Hong Kong jazz lost one of its great stalwarts last week with the sudden passing, on his 70th birthday, of John Edwin Hubbard.
Hubbard, who died in his sleep in the early hours of Monday morning, was known to many as the singer and trumpeter of the Victoria Jazz Band, which he joined in 1972 and led from 1994 until his death.
He came to Hong Kong in the 1970s as an advertising industry professional, but was always more enthusiastic about jazz than his job. Music seems to run in his family. His brother, Neil Hubbard, is one of Britain's leading session guitarists.

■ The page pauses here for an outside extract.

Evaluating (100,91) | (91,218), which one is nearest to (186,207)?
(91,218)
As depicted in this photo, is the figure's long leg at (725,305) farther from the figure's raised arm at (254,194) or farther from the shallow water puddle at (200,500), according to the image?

John Hubbard wasn't a founding member of the Victoria Jazz Band, or VJB, which was established in 1971, but his distinctive trumpet and vocal styles as well as his humorous frontman's persona had been defining elements of the band for most of their more than four-decade history.
A proficient player, Hubbard had the flexibility to play in the full range of jazz styles incorporated into the VJB's repertoire over the years. For many years he also carried on with his advertising day job while performing in the evenings with the VJB, which held residencies at The Godown, the Pacific Rim restaurant at the Hong Kong Convention and Exhibition Centre, Café Deco and, more recently, Grappa's Cellar.
Hubbard eventually devoted himself entirely to being a full-time musician. "I decided years ago that I would never be remembered as the man who successfully launched new brands of shampoo," he told the Post's Mansha Daswani in 1998. "They'll remember me as the guy who played trumpet in the Victoria Jazz Band … for the enjoyment I've brought people rather than the money I've made for large American corporations."
The Elaine Liu photograph accompanying this article nicely captures the John Hubbard many will remember. He is seated at the bar of the old Jazz Club, trumpet in one hand, cigarette in the other, pondering a crossword puzzle clue. Besides jazz, crosswords were his favourite form of recreation.